Thursday, May 26, 2022 5:00 PM in Golden State Ballroom

Thursday Afternoon

Session Abstract Book
(301KB, May 12, 2022)
Time Period ThP Sessions | Topic H Sessions | Time Periods | Topics | ICMCTF 2022 Schedule

HP-ThP-1 e-Poster Presentation: Strategies for Increasing the Fracture Toughness of Hard Coatings Using CrN as a Role Model
Rainer Hahn, Stefan Rosenecker, Dominik Forstner (Christian Doppler Laboratory for Surface Engineering of high-performance Components, TU Wien); Tomasz Wojcik (Institute of Materials Science and Technology, TU Wien, Austria); Oliver Hunold (Oerlikon Balzers, Oerlikon Surface Solutions AG); Szilárd Kolozsvári (Plansee Composite Materials GmbH); Paul H. Mayrhofer (Institute of Materials Science and Technology, TU Wien, Austria); Helmut Riedl (Christian Doppler Laboratory for Surface Engineering of high-performance Components, TU Wien)

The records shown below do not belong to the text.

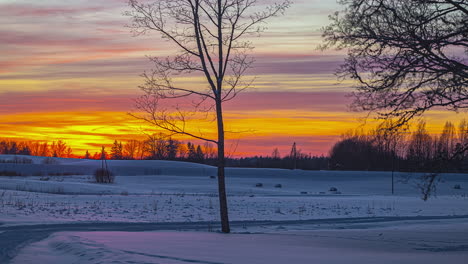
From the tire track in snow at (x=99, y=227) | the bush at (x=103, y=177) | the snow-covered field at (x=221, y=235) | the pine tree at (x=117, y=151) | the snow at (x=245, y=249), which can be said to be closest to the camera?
the snow at (x=245, y=249)

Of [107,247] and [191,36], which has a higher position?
[191,36]

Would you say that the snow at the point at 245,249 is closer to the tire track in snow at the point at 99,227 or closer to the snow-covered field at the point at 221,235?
the snow-covered field at the point at 221,235

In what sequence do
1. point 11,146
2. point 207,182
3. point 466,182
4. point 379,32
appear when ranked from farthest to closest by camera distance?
point 11,146 → point 466,182 → point 207,182 → point 379,32

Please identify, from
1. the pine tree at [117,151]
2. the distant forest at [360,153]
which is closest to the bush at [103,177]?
the distant forest at [360,153]

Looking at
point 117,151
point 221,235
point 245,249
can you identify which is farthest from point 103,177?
point 117,151

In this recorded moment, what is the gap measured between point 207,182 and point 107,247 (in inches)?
→ 2369

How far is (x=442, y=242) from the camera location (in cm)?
1667

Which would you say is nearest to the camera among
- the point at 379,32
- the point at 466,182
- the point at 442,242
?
the point at 379,32

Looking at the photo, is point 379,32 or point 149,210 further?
point 149,210

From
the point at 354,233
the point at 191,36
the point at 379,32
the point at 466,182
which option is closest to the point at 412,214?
the point at 354,233

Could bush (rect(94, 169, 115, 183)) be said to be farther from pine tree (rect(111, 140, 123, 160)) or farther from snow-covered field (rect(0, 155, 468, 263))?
pine tree (rect(111, 140, 123, 160))

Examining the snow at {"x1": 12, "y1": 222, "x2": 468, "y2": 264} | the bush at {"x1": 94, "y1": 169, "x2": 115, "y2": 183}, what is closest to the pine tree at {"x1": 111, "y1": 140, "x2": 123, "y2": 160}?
the bush at {"x1": 94, "y1": 169, "x2": 115, "y2": 183}

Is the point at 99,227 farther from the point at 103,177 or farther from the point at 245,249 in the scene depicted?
the point at 103,177

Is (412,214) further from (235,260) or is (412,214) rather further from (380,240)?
(235,260)
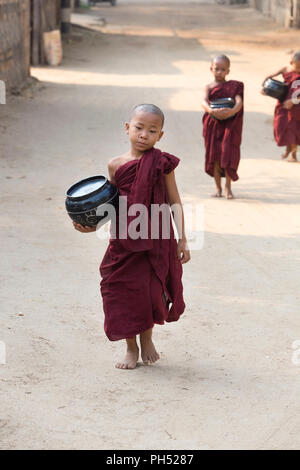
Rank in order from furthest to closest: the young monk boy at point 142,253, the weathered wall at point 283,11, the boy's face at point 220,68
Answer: the weathered wall at point 283,11 < the boy's face at point 220,68 < the young monk boy at point 142,253

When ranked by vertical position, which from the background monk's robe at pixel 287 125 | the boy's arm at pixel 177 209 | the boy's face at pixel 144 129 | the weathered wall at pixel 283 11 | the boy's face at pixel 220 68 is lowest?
the weathered wall at pixel 283 11

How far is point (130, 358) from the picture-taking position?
454 centimetres

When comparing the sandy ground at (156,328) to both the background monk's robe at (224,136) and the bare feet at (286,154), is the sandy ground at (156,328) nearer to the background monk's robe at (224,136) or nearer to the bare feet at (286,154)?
the bare feet at (286,154)

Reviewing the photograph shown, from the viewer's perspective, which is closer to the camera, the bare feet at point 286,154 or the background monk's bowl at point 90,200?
the background monk's bowl at point 90,200

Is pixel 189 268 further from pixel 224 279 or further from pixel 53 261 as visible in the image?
pixel 53 261

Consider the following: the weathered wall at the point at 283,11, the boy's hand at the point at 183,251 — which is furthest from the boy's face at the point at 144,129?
the weathered wall at the point at 283,11

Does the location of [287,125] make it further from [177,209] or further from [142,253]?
[142,253]

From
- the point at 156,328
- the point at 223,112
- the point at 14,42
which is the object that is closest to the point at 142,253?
the point at 156,328

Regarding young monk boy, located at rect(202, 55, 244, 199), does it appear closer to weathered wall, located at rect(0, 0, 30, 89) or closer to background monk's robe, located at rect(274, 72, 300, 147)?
background monk's robe, located at rect(274, 72, 300, 147)

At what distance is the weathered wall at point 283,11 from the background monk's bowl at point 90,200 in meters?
23.5

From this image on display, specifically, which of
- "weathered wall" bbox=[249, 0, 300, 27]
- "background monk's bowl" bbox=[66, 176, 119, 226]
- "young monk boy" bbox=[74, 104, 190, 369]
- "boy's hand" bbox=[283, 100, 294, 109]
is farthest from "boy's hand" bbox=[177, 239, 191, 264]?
"weathered wall" bbox=[249, 0, 300, 27]

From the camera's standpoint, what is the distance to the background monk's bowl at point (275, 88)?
9.79m

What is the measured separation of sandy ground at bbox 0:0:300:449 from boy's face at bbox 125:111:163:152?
1.21 meters

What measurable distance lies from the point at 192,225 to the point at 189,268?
1189mm
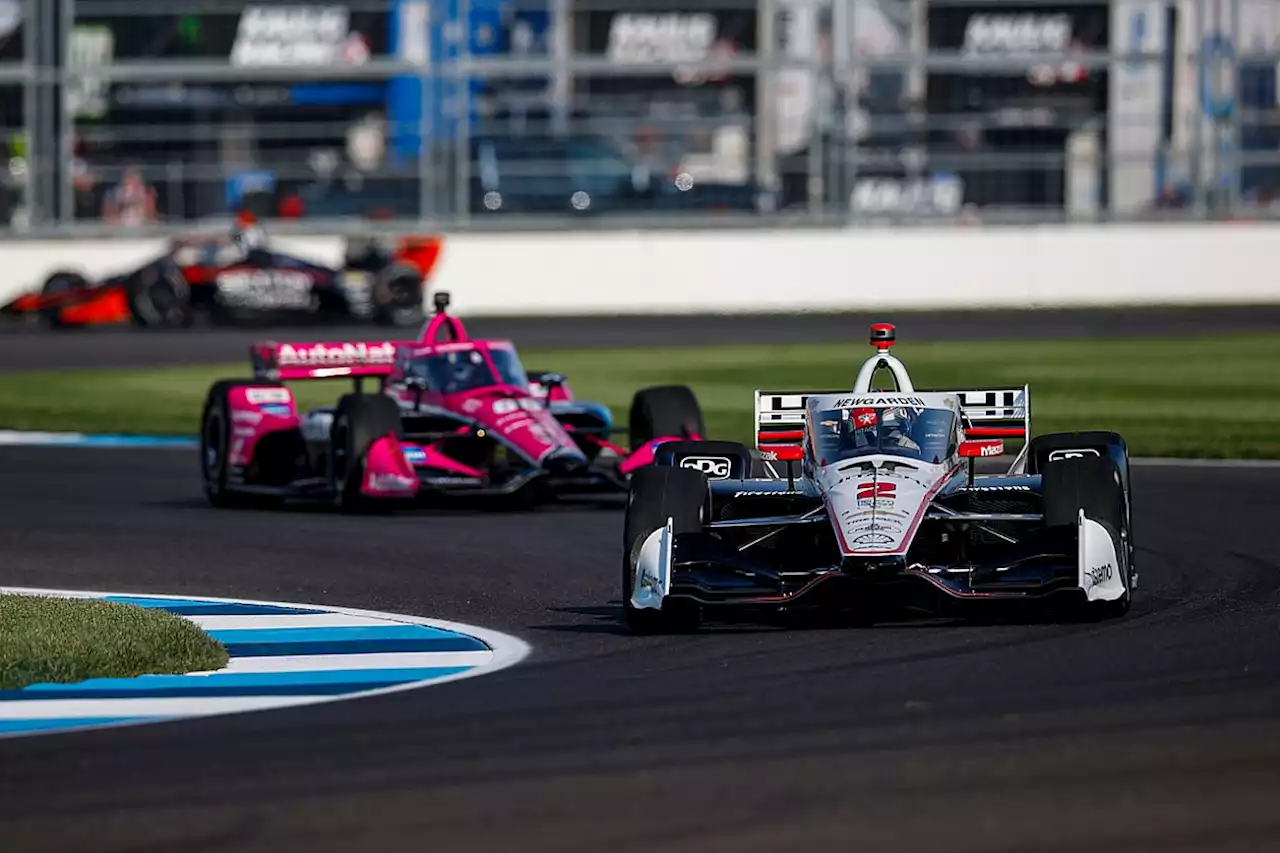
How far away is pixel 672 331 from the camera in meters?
30.9

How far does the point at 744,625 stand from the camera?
31.2 feet

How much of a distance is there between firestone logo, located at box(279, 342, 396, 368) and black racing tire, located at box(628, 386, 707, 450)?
5.04 ft

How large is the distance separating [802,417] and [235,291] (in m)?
22.0

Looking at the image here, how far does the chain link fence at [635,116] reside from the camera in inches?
1399

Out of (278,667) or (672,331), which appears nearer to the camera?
(278,667)

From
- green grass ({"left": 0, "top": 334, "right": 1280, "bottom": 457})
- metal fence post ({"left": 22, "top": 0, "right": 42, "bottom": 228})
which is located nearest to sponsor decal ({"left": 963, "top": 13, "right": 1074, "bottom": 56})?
Result: green grass ({"left": 0, "top": 334, "right": 1280, "bottom": 457})

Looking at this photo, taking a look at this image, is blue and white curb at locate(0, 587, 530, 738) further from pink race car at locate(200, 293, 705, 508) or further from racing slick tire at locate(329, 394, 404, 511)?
pink race car at locate(200, 293, 705, 508)

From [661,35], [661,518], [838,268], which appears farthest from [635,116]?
[661,518]

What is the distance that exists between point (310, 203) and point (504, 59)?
3.47 m

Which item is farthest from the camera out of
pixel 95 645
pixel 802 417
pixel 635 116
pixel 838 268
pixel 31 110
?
pixel 635 116

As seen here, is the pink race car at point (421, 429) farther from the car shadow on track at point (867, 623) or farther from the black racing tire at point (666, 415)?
the car shadow on track at point (867, 623)

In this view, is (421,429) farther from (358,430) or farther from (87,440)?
(87,440)

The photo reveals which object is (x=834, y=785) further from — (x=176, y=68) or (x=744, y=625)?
(x=176, y=68)

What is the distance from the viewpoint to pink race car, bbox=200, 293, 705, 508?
14172 mm
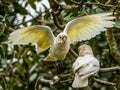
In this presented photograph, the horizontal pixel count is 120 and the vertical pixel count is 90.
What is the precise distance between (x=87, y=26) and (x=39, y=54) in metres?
0.77

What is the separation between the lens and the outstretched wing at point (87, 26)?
1.23 meters

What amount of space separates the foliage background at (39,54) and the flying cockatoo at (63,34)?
4.2 inches

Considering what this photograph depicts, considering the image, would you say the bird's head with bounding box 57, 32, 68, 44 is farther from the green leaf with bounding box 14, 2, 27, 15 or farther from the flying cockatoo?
the green leaf with bounding box 14, 2, 27, 15

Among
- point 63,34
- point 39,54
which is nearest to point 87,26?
point 63,34

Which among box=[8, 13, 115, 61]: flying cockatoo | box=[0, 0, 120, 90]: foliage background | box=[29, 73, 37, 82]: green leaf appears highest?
box=[8, 13, 115, 61]: flying cockatoo

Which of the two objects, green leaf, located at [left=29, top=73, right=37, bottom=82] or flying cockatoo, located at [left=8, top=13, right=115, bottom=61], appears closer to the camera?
flying cockatoo, located at [left=8, top=13, right=115, bottom=61]

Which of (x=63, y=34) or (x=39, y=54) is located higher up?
(x=63, y=34)

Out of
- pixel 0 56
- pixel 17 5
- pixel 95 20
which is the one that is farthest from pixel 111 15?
pixel 0 56

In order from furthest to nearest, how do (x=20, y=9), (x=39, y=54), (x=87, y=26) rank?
(x=39, y=54), (x=20, y=9), (x=87, y=26)

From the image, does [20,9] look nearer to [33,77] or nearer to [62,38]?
[33,77]

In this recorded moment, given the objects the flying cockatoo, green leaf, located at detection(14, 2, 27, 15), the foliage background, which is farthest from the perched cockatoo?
green leaf, located at detection(14, 2, 27, 15)

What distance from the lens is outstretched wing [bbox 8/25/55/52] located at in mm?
1281

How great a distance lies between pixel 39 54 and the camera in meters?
2.05

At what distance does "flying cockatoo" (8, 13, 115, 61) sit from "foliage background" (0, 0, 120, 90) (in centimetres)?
11
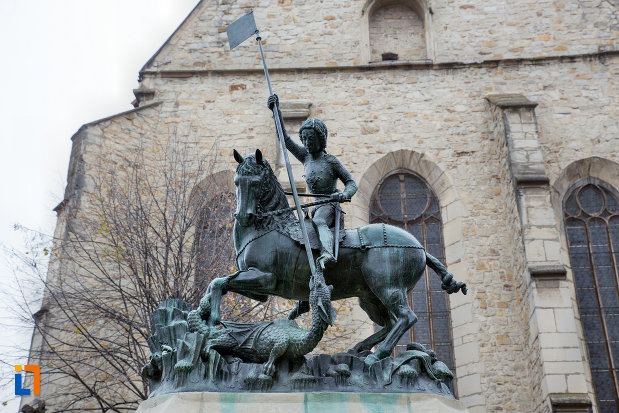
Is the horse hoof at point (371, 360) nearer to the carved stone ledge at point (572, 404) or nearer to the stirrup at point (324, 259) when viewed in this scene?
the stirrup at point (324, 259)

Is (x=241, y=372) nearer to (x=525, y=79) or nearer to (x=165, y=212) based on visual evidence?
(x=165, y=212)

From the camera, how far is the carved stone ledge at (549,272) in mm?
12289

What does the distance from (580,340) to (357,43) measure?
7.66m

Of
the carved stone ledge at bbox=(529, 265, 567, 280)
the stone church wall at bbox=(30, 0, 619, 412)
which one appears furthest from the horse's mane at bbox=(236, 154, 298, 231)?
the carved stone ledge at bbox=(529, 265, 567, 280)

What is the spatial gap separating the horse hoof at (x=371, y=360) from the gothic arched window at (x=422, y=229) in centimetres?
824

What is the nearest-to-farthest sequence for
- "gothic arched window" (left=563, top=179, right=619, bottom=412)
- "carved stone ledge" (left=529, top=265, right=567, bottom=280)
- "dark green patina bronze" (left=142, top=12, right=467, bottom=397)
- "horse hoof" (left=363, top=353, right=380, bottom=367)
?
"dark green patina bronze" (left=142, top=12, right=467, bottom=397) < "horse hoof" (left=363, top=353, right=380, bottom=367) < "carved stone ledge" (left=529, top=265, right=567, bottom=280) < "gothic arched window" (left=563, top=179, right=619, bottom=412)

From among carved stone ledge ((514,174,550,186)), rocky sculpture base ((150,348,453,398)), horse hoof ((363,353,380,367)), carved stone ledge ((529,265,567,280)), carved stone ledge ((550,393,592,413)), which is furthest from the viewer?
carved stone ledge ((514,174,550,186))

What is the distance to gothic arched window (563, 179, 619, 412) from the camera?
1293cm

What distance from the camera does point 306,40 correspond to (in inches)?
640

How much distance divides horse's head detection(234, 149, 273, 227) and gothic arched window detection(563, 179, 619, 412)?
31.4 feet

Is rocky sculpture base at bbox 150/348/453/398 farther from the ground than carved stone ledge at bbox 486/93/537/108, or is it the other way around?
carved stone ledge at bbox 486/93/537/108

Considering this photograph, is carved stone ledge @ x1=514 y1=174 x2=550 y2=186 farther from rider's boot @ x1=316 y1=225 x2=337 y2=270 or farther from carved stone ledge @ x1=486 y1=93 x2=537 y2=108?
rider's boot @ x1=316 y1=225 x2=337 y2=270

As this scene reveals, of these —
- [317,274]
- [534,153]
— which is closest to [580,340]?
[534,153]

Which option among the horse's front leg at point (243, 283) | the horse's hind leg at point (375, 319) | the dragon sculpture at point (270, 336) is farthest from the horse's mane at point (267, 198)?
the horse's hind leg at point (375, 319)
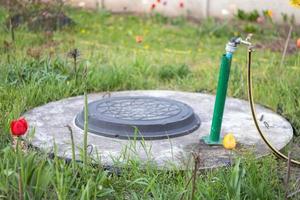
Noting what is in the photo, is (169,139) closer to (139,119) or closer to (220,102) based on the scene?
(139,119)

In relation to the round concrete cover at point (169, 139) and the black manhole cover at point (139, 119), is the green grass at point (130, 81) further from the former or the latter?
the black manhole cover at point (139, 119)

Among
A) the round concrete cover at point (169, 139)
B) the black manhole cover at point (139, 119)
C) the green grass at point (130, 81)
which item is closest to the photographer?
the green grass at point (130, 81)

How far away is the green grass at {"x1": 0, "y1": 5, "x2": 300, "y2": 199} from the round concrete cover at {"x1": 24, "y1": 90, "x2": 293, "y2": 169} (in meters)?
0.15

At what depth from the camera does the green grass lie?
107 inches

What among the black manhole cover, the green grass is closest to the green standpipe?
the black manhole cover

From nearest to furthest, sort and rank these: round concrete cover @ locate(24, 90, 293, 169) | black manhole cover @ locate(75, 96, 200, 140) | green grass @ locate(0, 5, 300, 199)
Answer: green grass @ locate(0, 5, 300, 199) < round concrete cover @ locate(24, 90, 293, 169) < black manhole cover @ locate(75, 96, 200, 140)

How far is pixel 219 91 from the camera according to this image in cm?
346

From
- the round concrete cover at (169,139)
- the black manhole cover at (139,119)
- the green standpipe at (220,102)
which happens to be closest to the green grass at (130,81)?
the round concrete cover at (169,139)

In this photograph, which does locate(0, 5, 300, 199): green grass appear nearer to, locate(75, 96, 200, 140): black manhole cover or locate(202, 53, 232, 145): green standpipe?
locate(202, 53, 232, 145): green standpipe

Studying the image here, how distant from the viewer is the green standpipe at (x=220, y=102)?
340cm

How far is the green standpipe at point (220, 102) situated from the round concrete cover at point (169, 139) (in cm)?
6

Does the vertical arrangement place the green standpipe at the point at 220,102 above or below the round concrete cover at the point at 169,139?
above

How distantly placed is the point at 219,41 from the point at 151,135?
16.4 feet

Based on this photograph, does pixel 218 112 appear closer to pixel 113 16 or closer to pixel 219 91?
pixel 219 91
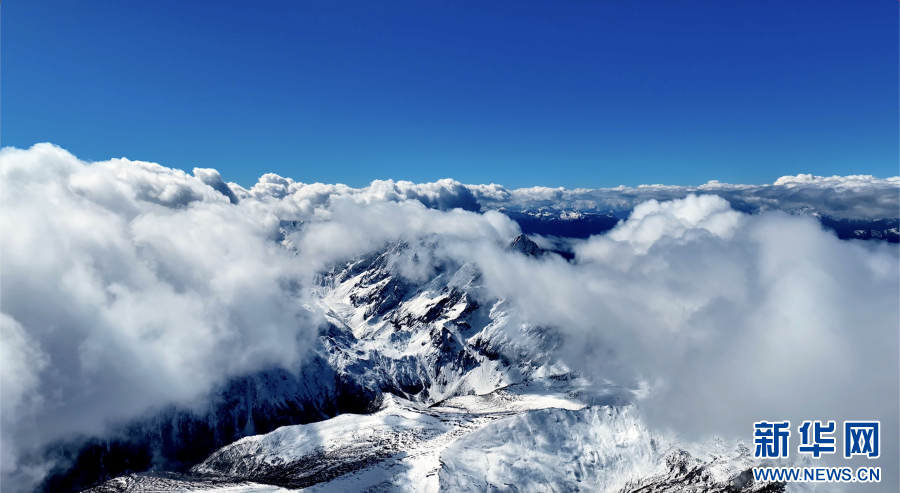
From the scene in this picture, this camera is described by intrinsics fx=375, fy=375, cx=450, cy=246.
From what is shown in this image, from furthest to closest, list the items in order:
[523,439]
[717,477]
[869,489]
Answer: [523,439] < [717,477] < [869,489]

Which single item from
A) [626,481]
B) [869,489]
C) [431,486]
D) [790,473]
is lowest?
[626,481]

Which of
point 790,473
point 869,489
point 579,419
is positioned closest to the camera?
point 790,473

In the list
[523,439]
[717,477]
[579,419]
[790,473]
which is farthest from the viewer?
[579,419]

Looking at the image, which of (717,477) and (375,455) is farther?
(375,455)

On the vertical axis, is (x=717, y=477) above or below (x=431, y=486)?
below

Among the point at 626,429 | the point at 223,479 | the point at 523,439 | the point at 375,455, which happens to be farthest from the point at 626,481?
the point at 223,479

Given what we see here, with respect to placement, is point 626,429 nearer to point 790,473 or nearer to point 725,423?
point 725,423

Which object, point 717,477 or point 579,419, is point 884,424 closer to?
point 717,477

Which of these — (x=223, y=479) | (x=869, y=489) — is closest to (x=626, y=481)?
(x=869, y=489)

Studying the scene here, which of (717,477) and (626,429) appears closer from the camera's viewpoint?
(717,477)
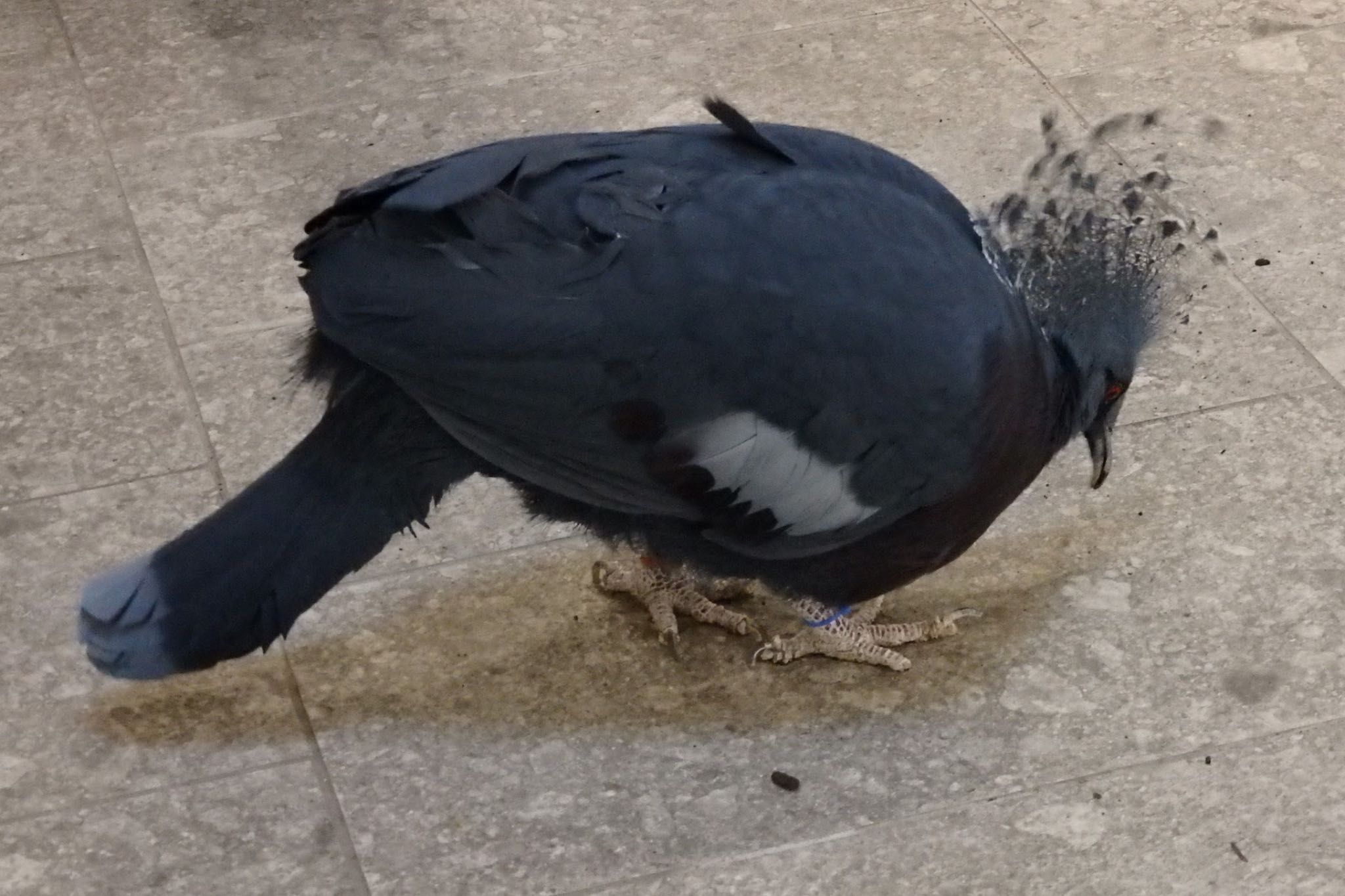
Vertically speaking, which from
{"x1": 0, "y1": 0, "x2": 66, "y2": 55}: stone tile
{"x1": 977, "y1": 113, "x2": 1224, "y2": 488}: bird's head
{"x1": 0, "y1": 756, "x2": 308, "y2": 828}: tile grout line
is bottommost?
{"x1": 0, "y1": 0, "x2": 66, "y2": 55}: stone tile

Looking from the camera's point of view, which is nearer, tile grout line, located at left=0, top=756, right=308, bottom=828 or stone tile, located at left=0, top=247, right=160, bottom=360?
tile grout line, located at left=0, top=756, right=308, bottom=828

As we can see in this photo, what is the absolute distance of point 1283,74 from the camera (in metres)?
5.07

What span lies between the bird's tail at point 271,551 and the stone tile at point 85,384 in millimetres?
700

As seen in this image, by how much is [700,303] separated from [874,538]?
53 cm

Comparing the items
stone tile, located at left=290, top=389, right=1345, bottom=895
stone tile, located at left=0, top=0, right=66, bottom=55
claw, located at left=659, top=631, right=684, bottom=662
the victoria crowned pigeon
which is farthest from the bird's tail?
stone tile, located at left=0, top=0, right=66, bottom=55

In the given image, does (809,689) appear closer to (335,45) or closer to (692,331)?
(692,331)

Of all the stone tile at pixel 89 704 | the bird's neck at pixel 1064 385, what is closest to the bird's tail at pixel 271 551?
the stone tile at pixel 89 704

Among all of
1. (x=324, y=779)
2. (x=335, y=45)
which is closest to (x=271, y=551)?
(x=324, y=779)

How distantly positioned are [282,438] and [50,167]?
1.39 meters

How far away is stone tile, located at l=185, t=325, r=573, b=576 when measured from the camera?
3.69 metres

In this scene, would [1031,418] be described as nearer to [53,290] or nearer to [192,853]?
[192,853]

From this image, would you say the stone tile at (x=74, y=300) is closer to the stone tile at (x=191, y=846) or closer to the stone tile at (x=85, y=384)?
the stone tile at (x=85, y=384)

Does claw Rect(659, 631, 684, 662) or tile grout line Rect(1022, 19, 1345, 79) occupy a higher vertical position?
tile grout line Rect(1022, 19, 1345, 79)

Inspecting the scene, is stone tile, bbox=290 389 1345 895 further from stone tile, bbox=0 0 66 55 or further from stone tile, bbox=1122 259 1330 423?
stone tile, bbox=0 0 66 55
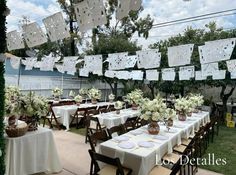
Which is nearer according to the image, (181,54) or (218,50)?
(218,50)

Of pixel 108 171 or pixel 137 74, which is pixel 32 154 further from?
pixel 137 74

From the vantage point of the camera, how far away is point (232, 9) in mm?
6312

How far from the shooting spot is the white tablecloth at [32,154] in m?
3.45

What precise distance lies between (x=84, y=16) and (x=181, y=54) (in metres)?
2.82

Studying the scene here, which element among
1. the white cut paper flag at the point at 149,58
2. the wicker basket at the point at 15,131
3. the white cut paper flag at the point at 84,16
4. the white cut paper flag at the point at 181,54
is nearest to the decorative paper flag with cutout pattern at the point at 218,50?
the white cut paper flag at the point at 181,54

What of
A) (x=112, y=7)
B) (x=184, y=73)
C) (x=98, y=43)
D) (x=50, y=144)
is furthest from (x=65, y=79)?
(x=50, y=144)

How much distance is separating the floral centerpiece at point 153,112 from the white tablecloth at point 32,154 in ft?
5.89

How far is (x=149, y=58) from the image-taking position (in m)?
6.04

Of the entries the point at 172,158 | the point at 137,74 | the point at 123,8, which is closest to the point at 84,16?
the point at 123,8

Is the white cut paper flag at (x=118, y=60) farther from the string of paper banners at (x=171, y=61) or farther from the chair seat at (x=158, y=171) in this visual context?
the chair seat at (x=158, y=171)

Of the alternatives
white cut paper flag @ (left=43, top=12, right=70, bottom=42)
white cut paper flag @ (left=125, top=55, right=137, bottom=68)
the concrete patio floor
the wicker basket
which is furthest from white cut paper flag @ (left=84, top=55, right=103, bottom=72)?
the wicker basket

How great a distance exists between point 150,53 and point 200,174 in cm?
320

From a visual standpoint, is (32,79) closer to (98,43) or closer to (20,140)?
(98,43)

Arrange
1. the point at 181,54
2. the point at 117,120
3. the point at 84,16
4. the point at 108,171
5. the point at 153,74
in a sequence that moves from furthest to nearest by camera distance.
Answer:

Transition Metal Nitrides (TMN) are well known for their good mechanical stability, chemical inertness, as well as tribological properties. Hence, they successfully found application in the metal forming industry, and are in use as protective coatings in the automotive, aerospace, and energy industry. Besides TiN, CrN is one of the most applied and investigated hard coatings. A decisive disadvantage of these hard coatings, however, is their low fracture tolerance. Premature failure of the coating due to crack initiation and propagation leads to economic disadvantages or completely excludes an application for safety reasons.In recent years, micromechanical testing methods have made it possible to measure and specifically improve the fracture toughness of thin film materials [1]. This study focuses on microcantilever bending tests [2].

In this contribution we present three possible strategies for enhancing the fracture toughness of cathodic arc evaporated CrN coatings: toughening by grain refinement, multilayer toughening, and alloying approaches. While our first approach—grain refinement—did not lead to a significant toughness increase, we could observe an increase in fracture toughness and hardness for the other two strategies. Hereby, superlattice (multilayered) systems, CrN/TiN in our case, show the highest potential with an increase from 2.0 MPa∙m1/2 and 20 GPa for pure CrN up to 3.7 MPa∙m1/2 and 30 GPa respectively. Nonetheless, the alloying of Si (the maximum Si content was 10 at.%) to CrN as the second promising approach still yields an increase in toughness up to ~3.0 MPa∙m1/2 and 28 GPa. Besides the mechanical characterization of our samples, we also performed extensive X-ray diffraction studies and high-resolution TEM studies to describe the structure and morphology.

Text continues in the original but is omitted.